◆ EXERCISE PROMPT ◆
Exactly reproduce the lines from the line that has "Is grey stone" down to the last line of the entries, inclusive.

## Start MATERIAL FOR THIS EXERCISE

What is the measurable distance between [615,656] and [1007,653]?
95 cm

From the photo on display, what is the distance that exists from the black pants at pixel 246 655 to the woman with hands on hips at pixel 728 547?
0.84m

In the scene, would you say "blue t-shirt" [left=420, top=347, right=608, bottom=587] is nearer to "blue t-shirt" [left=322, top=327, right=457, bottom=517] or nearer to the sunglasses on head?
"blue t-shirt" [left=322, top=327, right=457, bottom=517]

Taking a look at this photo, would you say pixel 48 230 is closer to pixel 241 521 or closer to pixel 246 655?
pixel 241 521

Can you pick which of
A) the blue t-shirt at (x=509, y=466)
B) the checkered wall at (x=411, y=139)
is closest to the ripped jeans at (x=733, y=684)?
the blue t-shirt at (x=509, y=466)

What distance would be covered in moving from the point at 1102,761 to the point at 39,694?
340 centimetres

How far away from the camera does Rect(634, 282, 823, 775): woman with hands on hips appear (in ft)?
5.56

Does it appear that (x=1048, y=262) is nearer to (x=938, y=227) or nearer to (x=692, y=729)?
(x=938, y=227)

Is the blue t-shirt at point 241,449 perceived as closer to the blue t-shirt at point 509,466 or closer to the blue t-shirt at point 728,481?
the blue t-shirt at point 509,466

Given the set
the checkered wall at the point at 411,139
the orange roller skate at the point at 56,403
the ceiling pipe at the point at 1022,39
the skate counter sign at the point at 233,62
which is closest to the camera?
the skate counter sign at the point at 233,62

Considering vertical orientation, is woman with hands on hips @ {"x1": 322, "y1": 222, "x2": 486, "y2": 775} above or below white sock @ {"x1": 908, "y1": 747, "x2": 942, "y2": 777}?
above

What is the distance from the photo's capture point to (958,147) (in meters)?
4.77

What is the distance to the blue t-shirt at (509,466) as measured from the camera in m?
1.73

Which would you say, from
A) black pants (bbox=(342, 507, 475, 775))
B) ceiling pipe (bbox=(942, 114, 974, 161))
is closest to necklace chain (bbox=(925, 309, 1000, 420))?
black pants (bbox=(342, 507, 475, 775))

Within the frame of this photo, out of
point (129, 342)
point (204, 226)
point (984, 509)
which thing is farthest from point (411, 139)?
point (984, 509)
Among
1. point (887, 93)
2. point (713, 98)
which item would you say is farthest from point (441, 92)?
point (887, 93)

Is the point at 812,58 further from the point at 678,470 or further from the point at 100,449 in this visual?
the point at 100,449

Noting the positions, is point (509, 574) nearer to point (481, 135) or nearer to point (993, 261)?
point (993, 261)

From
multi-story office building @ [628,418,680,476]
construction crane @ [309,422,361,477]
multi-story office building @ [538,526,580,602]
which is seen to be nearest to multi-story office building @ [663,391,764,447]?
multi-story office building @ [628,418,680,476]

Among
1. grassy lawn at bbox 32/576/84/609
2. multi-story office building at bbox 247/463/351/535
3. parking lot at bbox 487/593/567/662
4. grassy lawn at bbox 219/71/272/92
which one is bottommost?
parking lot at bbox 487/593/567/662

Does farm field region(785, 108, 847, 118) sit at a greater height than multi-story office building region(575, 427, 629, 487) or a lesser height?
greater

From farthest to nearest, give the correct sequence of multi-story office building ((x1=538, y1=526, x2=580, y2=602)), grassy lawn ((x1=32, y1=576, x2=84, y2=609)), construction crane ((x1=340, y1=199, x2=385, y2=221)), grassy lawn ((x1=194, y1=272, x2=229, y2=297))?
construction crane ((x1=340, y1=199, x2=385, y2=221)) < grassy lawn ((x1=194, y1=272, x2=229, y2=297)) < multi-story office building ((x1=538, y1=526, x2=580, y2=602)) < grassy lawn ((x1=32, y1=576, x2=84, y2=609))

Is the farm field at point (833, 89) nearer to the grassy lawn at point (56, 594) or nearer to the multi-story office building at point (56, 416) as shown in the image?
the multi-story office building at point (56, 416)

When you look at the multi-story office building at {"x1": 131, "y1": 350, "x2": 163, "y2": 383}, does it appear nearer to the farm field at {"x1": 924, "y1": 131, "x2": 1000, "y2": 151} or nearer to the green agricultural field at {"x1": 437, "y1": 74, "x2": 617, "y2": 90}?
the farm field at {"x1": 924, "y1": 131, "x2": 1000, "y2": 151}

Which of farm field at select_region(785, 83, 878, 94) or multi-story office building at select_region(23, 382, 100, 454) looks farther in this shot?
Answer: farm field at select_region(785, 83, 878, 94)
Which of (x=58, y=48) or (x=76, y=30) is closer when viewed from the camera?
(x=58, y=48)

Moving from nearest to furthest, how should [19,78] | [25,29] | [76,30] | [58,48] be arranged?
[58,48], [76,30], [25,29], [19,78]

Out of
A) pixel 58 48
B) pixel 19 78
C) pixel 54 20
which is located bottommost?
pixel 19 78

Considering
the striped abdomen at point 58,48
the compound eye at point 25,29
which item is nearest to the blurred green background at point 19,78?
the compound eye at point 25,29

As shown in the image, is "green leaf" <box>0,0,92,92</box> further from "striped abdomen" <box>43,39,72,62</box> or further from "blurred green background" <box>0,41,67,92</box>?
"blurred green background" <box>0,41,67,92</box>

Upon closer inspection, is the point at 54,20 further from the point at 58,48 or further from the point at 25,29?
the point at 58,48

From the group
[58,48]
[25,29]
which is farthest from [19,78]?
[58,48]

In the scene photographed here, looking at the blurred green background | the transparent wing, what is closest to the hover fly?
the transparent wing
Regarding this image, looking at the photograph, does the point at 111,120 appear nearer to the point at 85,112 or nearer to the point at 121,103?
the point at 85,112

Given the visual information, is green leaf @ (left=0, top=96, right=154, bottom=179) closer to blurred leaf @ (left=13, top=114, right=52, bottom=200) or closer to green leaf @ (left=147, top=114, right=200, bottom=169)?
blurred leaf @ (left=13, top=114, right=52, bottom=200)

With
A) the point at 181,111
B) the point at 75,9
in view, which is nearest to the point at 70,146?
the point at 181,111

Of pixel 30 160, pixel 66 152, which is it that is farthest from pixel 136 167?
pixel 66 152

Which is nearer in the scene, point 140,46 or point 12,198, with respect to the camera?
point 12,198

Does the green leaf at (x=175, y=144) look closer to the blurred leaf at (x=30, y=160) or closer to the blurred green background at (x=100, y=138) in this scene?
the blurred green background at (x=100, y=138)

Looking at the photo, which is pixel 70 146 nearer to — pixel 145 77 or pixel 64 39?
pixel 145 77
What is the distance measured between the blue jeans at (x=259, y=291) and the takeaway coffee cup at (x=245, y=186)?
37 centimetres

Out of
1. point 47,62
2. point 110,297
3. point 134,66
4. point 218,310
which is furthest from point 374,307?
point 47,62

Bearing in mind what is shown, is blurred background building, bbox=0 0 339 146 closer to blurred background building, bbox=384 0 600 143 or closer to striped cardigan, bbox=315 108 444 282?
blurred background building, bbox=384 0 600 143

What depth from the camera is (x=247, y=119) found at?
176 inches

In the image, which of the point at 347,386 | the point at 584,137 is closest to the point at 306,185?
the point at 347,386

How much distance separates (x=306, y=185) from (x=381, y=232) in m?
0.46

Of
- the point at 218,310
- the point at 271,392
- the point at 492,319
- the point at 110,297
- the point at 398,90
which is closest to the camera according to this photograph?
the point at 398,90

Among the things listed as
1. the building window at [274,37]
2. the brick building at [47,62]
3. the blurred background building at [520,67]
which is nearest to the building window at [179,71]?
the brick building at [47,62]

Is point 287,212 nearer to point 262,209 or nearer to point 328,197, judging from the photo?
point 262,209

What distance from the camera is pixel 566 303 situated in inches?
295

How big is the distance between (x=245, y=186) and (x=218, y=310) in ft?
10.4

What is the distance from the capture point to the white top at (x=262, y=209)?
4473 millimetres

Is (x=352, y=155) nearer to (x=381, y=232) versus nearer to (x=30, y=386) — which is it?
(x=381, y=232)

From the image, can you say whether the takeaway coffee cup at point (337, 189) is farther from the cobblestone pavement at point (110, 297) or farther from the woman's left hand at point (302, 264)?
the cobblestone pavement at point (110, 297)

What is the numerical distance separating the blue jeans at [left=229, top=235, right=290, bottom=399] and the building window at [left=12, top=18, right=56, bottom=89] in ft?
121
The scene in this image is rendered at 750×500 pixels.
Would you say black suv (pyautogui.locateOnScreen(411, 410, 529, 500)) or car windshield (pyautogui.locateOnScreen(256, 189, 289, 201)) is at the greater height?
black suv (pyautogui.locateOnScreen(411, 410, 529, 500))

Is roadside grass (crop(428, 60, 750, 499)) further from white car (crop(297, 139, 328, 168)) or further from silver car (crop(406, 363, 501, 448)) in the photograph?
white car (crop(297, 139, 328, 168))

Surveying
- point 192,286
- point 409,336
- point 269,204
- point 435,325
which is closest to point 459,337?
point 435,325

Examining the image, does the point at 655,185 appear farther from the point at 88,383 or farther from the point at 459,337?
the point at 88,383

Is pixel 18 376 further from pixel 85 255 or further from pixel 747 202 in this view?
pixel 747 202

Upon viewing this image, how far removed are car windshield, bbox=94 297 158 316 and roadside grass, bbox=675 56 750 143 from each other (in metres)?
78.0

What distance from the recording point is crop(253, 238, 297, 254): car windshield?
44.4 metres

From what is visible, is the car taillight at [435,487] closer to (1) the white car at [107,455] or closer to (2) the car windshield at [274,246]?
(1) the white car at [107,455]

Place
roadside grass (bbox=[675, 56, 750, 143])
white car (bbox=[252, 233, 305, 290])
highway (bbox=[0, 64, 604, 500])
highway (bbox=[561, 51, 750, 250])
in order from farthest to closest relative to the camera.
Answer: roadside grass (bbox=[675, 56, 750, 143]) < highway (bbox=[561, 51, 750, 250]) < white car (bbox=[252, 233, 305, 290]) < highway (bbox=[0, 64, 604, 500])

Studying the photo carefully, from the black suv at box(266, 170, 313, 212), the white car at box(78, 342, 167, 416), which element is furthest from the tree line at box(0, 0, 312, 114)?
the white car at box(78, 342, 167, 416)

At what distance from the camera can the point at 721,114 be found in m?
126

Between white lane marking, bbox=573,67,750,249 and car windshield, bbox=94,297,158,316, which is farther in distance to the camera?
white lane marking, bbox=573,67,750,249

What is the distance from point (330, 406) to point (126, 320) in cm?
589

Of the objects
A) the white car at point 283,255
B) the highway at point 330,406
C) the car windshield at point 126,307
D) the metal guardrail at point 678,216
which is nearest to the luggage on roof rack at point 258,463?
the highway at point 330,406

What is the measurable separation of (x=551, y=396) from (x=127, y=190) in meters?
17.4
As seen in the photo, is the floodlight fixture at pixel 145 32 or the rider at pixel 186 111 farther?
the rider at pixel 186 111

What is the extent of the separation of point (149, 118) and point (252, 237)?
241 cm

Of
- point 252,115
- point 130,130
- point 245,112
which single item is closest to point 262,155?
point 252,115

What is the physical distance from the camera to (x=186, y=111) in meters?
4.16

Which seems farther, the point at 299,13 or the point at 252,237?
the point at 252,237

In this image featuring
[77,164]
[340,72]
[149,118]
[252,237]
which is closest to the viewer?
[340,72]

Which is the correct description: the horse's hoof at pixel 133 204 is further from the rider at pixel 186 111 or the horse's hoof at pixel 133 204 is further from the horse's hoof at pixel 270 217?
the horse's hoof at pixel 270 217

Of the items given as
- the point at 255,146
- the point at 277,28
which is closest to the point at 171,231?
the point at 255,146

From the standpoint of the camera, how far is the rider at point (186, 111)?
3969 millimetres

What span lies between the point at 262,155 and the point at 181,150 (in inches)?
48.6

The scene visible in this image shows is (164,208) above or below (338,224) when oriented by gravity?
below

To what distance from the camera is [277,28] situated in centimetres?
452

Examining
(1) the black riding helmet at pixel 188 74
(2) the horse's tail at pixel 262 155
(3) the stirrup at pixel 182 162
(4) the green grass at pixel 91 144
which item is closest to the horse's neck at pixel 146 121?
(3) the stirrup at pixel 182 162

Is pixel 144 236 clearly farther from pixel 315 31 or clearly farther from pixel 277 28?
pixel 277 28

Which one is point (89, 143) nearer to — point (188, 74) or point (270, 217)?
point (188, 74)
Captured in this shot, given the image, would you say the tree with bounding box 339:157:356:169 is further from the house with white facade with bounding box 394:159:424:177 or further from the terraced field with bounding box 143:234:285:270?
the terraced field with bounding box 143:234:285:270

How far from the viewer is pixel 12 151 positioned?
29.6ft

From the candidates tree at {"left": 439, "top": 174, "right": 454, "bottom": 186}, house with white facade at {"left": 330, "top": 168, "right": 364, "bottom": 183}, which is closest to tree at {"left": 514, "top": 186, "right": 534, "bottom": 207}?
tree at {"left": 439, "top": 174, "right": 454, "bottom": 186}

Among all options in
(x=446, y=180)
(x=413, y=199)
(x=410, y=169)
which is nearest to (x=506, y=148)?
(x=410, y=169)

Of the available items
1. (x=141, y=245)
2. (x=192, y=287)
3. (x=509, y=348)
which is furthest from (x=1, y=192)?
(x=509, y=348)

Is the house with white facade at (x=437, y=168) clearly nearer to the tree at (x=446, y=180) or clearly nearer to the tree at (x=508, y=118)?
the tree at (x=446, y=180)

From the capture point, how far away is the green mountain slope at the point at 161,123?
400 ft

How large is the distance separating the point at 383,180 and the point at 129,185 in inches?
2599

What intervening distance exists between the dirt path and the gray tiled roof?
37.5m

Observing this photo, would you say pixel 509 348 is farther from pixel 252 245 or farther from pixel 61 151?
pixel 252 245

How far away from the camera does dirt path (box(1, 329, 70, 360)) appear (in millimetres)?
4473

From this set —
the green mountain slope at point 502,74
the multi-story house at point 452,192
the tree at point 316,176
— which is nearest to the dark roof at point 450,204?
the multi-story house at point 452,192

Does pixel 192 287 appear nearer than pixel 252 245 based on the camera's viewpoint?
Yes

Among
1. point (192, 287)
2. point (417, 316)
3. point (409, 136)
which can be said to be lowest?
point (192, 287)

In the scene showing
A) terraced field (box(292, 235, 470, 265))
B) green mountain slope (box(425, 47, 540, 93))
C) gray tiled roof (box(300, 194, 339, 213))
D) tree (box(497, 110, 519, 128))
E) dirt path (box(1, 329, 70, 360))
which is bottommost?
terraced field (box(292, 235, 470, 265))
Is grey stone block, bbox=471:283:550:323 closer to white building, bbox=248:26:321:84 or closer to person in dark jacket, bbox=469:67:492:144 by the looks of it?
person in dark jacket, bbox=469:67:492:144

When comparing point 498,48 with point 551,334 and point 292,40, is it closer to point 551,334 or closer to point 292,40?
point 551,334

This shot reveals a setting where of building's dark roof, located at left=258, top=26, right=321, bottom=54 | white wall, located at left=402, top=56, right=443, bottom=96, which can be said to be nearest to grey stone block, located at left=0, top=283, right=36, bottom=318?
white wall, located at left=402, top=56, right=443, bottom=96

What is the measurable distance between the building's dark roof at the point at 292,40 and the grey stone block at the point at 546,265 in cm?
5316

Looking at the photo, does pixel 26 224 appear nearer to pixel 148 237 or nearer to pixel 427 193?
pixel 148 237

## End MATERIAL FOR THIS EXERCISE

◆ RESULT OF THE TASK ◆
Is grey stone block, bbox=471:283:550:323 closer to white building, bbox=248:26:321:84 or closer to person in dark jacket, bbox=469:67:492:144 by the looks of it?
person in dark jacket, bbox=469:67:492:144

When comparing point 498,48 with point 551,334 and point 292,40, is it closer to point 551,334 or closer to point 292,40?
point 551,334

This shot reveals a setting where of building's dark roof, located at left=258, top=26, right=321, bottom=54 | white wall, located at left=402, top=56, right=443, bottom=96, which can be said to be nearest to grey stone block, located at left=0, top=283, right=36, bottom=318?
white wall, located at left=402, top=56, right=443, bottom=96

What is the measurable distance between the building's dark roof at the point at 292,40 and the grey stone block at the point at 546,265 in cm?
5316

Looking at the photo, does pixel 26 224 appear nearer to pixel 148 237 or nearer to pixel 427 193?
pixel 148 237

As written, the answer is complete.